I guess you could say I had a moment of clarity. I finally know for sure where I’m going to be in 5 years, or at least where I’d like to be, and knowing that I have this cosmically insane guy who I stumbled upon at the apparent perfect time in my life. All this is just so crazy, being with him for such a short time and already I fucking know who and what I’m supposed to be and be with. There isn’t anyone else in the world who has ever had such an effect on me. For once I wake up in the morning, turn over and search for traces of his smell and expect to feel the warm sheets as if he’s just climbed out of bed for a moment and will return as soon as he can. He’s the only one I have ever felt totally myself around, all with the exception of Debi, and can finally be 100% honest with, again with the exception of Debi. I have never believed in this kind of thing. Never believed that I would actually find direction. Never believed that my wondering and curiosities would actually become a part of my reality. I’m so in love with him that it hurts when he’s not around. And strange as it seems, that kind of pain has always been there, I just never understood it. That “I’m just floating through life” hopeless feeling, that incomprehension and lack of direction and inspiration, I never knew what it was. Not until now. Just simply knowing that everything I experience now I get to share with someone else who is there for me and can comprehend all of it. Someone to stand on the brink of reality with. He’s the one whose name you’ll see on the dedication page when I get my novel published (and you know I’ll fucking do it come hell or high water, it’s something I’ve wanted to badly in my life that if I don’t do it, I’ve failed myself).
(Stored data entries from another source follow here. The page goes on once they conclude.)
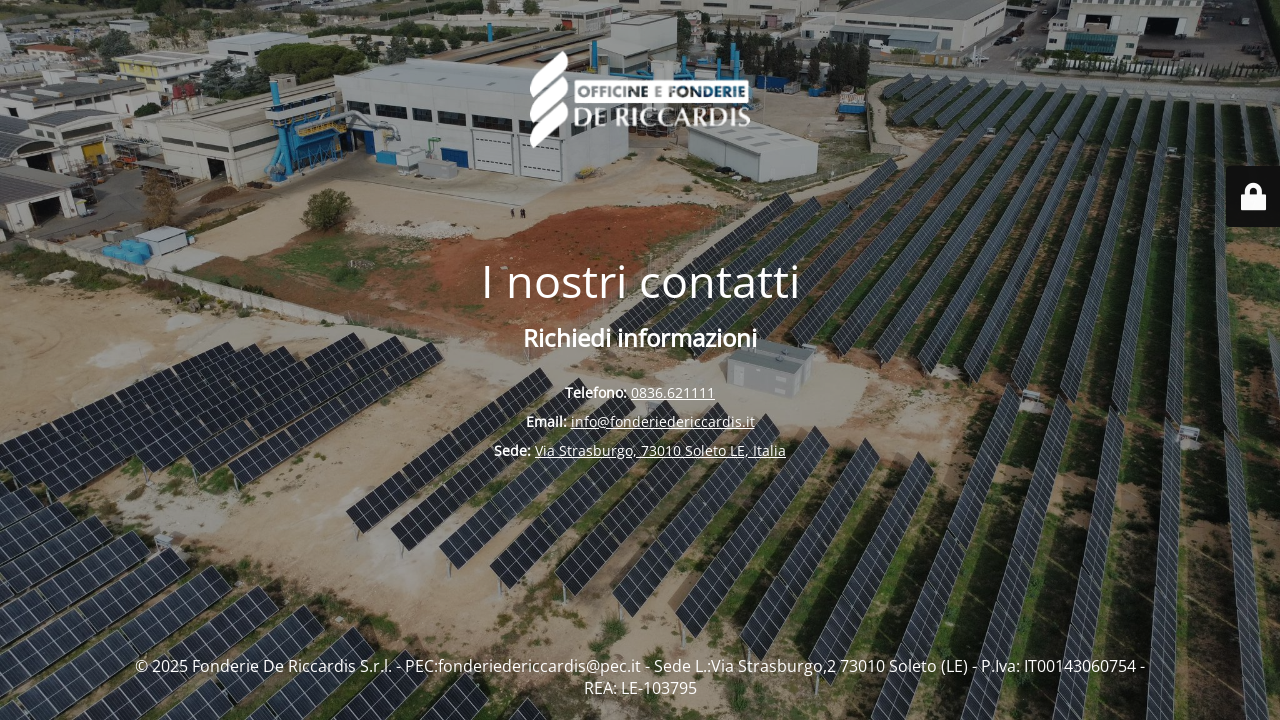

--- FILE ---
content_type: text/html; charset=UTF-8
request_url: https://www.fonderiedericcardis.it/en/processes/casting-department/
body_size: 1736
content:
<!DOCTYPE html>
<html lang="en-US">
<head>
	<meta charset="UTF-8" />
	<title>Fonderie de Riccardis</title>

<link rel="stylesheet" href="https://www.fonderiedericcardis.it/wp-content/plugins/sitepress-multilingual-cms/res/css/language-selector.css?v=3.4.1" type="text/css" media="all" />		<meta name="viewport" content="width=device-width, maximum-scale=1, initial-scale=1, minimum-scale=1">
	<meta name="description" content=""/>
	<meta http-equiv="X-UA-Compatible" content="" />
	<meta property="og:site_name" content="fonderiedericcardis - "/>
	<meta property="og:title" content="Fonderie de Riccardis"/>
	<meta property="og:type" content="Maintenance"/>
	<meta property="og:url" content="https://www.fonderiedericcardis.it"/>
	<meta property="og:description" content="Richiedi informazioni
&nbsp;
Telefono: 0836.621111
Email: info@fonderiedericcardis.it
Sede: Via Strasburgo, 73010 Soleto LE, Italia"/>
				<meta property="og:image" content="https://www.fonderiedericcardis.it/wp-content/uploads/2025/10/logo-fonderie-de-riccardis.png" />
			<meta property="og:image:url" content="https://www.fonderiedericcardis.it/wp-content/uploads/2025/10/logo-fonderie-de-riccardis.png"/>
			<meta property="og:image:secure_url" content="https://www.fonderiedericcardis.it/wp-content/uploads/2025/10/logo-fonderie-de-riccardis.png"/>
			<meta property="og:image:type" content="png"/>
			<link rel="profile" href="http://gmpg.org/xfn/11" />
	<link rel="pingback" href="https://www.fonderiedericcardis.it/xmlrpc.php" />
	<link rel='stylesheet' id='mtnc-style-css' href='https://www.fonderiedericcardis.it/wp-content/plugins/maintenance/load/css/style.css?ver=1761204757' type='text/css' media='all' />
<link rel='stylesheet' id='mtnc-fonts-css' href='https://www.fonderiedericcardis.it/wp-content/plugins/maintenance/load/css/fonts.css?ver=1761204757' type='text/css' media='all' />
<style type="text/css">body {background-color: #000000}.preloader {background-color: #000000}body {font-family: Open Sans; }.site-title, .preloader i, .login-form, .login-form a.lost-pass, .btn-open-login-form, .site-content, .user-content-wrapper, .user-content, footer, .maintenance a{color: #ffffff;} a.close-user-content, #mailchimp-box form input[type="submit"], .login-form input#submit.button  {border-color:#ffffff} input[type="submit"]:hover{background-color:#ffffff} input:-webkit-autofill, input:-webkit-autofill:focus{-webkit-text-fill-color:#ffffff} body &gt; .login-form-container{background-color:#111111}.btn-open-login-form{background-color:#111111}input:-webkit-autofill, input:-webkit-autofill:focus{-webkit-box-shadow:0 0 0 50px #111111 inset}input[type='submit']:hover{color:#111111} #custom-subscribe #submit-subscribe:before{background-color:#111111} </style>    
    <!--[if IE]><script type="text/javascript" src="https://www.fonderiedericcardis.it/wp-content/plugins/maintenance/load/js/jquery.backstretch.min.js"></script><![endif]--><link rel="stylesheet" href="https://fonts.bunny.net/css?family=Open%20Sans:300,300italic,regular,italic,600,600italic,700,700italic,800,800italic:300"></head>

<body class="maintenance ">

<div class="main-container">
	<div class="preloader"><i class="fi-widget" aria-hidden="true"></i></div>	<div id="wrapper">
		<div class="center logotype">
			<header>
				        <div class="logo-box" rel="home">
            <img src="https://www.fonderiedericcardis.it/wp-content/uploads/2025/10/logo-fonderie-de-riccardis.png" srcset="https://www.fonderiedericcardis.it/wp-content/uploads/2025/10/logo-fonderie-de-riccardis.png 2x" width="220"  alt="logo">
        </div>
    			</header>
		</div>
		<div id="content" class="site-content">
			<div class="center">
                <h2 class="heading font-center" style="font-weight:300;font-style:normal">I nostri contatti</h2><div class="description" style="font-weight:300;font-style:normal"><p></p>
<h2 style="text-align: center"><strong>Richiedi informazioni</strong></h2>
<p>&nbsp;</p>
<p style="text-align: center"><strong>Telefono:</strong> <a href="tel:+390836621111">0836.621111</a></p>
<p style="text-align: center"><strong>Email:</strong> <a href="mailto:info@fonderiedericcardis.it">info@fonderiedericcardis.it</a></p>
<p style="text-align: center"><strong>Sede:</strong> <a href="https://maps.app.goo.gl/DXrRBLWGYUpzYzvN9">Via Strasburgo, 73010 Soleto LE, Italia</a></p>
</div>			</div>
		</div>
	</div> <!-- end wrapper -->
	<footer>
		<div class="center">
			<div style="font-weight:300;font-style:normal">© 2025 Fonderie De Riccardis S.r.l. - PEC:fonderiedericcardis@pec.it - Sede L.:Via Strasburgo,2 73010 Soleto (LE) - P.Iva: IT00143060754 - REA: LE-103795</div>		</div>
	</footer>
					<picture class="bg-img">
						<img class="skip-lazy" src="https://www.fonderiedericcardis.it/wp-content/uploads/2025/11/immagine-sfondo-manutenzione-fonderie.jpeg">
		</picture>
	</div>

	<div class="login-form-container">
		<input type="hidden" id="mtnc_login_check" name="mtnc_login_check" value="03d47c2412" /><input type="hidden" name="_wp_http_referer" value="/en/processes/casting-department/" /><form id="login-form" class="login-form" method="post"><label>User Login</label><span class="login-error"></span><span class="licon user-icon"><input type="text" name="log" id="log" value="" size="20" class="input username" placeholder="Username" /></span><span class="picon pass-icon"><input type="password" name="pwd" id="login_password" value="" size="20" class="input password" placeholder="Password" /></span><a class="lost-pass" href="https://www.fonderiedericcardis.it/wp-login.php?action=lostpassword">Lost Password</a><input type="submit" class="button" name="submit" id="submit" value="Login" /><input type="hidden" name="is_custom_login" value="1" /><input type="hidden" id="mtnc_login_check" name="mtnc_login_check" value="03d47c2412" /><input type="hidden" name="_wp_http_referer" value="/en/processes/casting-department/" /></form>		    <div id="btn-open-login-form" class="btn-open-login-form">
        <i class="fi-lock"></i>

    </div>
    <div id="btn-sound" class="btn-open-login-form sound">
        <i id="value_botton" class="fa fa-volume-off" aria-hidden="true"></i>
    </div>
    	</div>
<!--[if lte IE 10]>
<script type="text/javascript" src="https://www.fonderiedericcardis.it/wp-includes/js/jquery/jquery.min.js?ver=1" id="jquery_ie-js"></script>
<![endif]-->
<!--[if !IE]><!--><script type="text/javascript" src="https://www.fonderiedericcardis.it/wp-includes/js/jquery/jquery.min.js?ver=3.7.1" id="jquery-core-js"></script>
<script type="text/javascript" src="https://www.fonderiedericcardis.it/wp-includes/js/jquery/jquery-migrate.min.js?ver=3.4.1" id="jquery-migrate-js"></script>
<!--<![endif]--><script type="text/javascript" id="_frontend-js-extra">
/* <![CDATA[ */
var mtnc_front_options = {"body_bg":"https:\/\/www.fonderiedericcardis.it\/wp-content\/uploads\/2025\/11\/immagine-sfondo-manutenzione-fonderie.jpeg","gallery_array":[],"blur_intensity":"5","font_link":["Open Sans:300,300italic,regular,italic,600,600italic,700,700italic,800,800italic:300"]};
/* ]]> */
</script>
<script type="text/javascript" src="https://www.fonderiedericcardis.it/wp-content/plugins/maintenance/load/js/jquery.frontend.js?ver=1761204757" id="_frontend-js"></script>

</body>
</html>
Everything just makes sense, at least for me.
I used to think love was a joke after my fiance left me for another woman and had a series of failed relationships afterwards. I was devoid of emotion then, extended from the loss of what I thought love was supposed to be (i.e. “defined”) and other circumstances of my life at that point in time. I had given up by this past January and resolved to forget about it completely, that “none of that nonsense is even worth it anymore”. So obviously bitter. Then, I took a huge chance and got off my ass and met someone. Hah, he blew me away. We’ve been together since April and honestly, that’s it, I’m done looking for anyone else. As cliche as it sounds, he’s my love, the yin to my yang, the best thing to ever happen to me. And it’s insane.